A Jewish media surprise in the world's glitziest city
A photo of a Jew wrapped in tallis and tefillin, standing on the sand dunes of Abu Dhabi at sunrise, took the Arab world by surprise, especially after media giant Al Jazeera gave it prominence.
The photo was taken by Miki (Michael) Spitzer, a nature and scenery photographer who lives in the Jerusalem suburb of Beitar Illit, on his recent trip to the United Arab Emirates — the country of oil sheikhs and opulence and tax-free business deals. And once he posted his photos, Spitzer’s private trip became a sensation. Those pictures, from the tallest building in the world to the huge traffic interchanges, from the under-the-radar tefillos at the local shul to the shot of his traveling companion davening in the desert, became the story of the week in Arab media.
Spitzer spent eight days in Dubai and the UAE capital city of Abu Dhabi in order to see the region’s wonders — some of them natural, some manmade. Most of the trip was spent in Dubai, the largest and most internationally visited of seven Arab emirates that comprise the UAE.

==*==

● Work instructions
- a) Rewrite the article's paragraph beginning "Spitzer spent eight days" as a short bulleted list that keeps its main facts.
- b) Using the article, decide whether each statement is correct. Answer yes or no and quote the words that settle it.
(i) Spitzer lives in a suburb of Jerusalem.
(ii) Spitzer spent most of his trip in Abu Dhabi.
(iii) The UAE is made up of seven emirates.
- c) Answer these questions from the article.
(i) Which media giant gave the photo prominence?
(ii) What kind of photographer is Spitzer?
(iii) How many days did Spitzer spend in Dubai and Abu Dhabi?
The lines after this point come from a different source.

● Available data

==*==

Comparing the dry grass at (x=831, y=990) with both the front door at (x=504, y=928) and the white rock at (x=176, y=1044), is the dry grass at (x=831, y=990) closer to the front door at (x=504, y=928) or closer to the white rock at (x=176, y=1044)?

==*==

● Solved problems
- a)
- Spitzer spent eight days in Dubai and Abu Dhabi, the UAE capital.
- He went to see the region's wonders, some natural and some manmade.
- He spent most of the trip in Dubai, the largest and most internationally visited of the seven emirates that make up the UAE.

- b)
(i) Yes: "who lives in the Jerusalem suburb of Beitar Illit"
(ii) No: "Most of the trip was spent in Dubai"
(iii) Yes: "seven Arab emirates that comprise the UAE"

- c)
(i) Al Jazeera
(ii) A nature and scenery photographer
(iii) Eight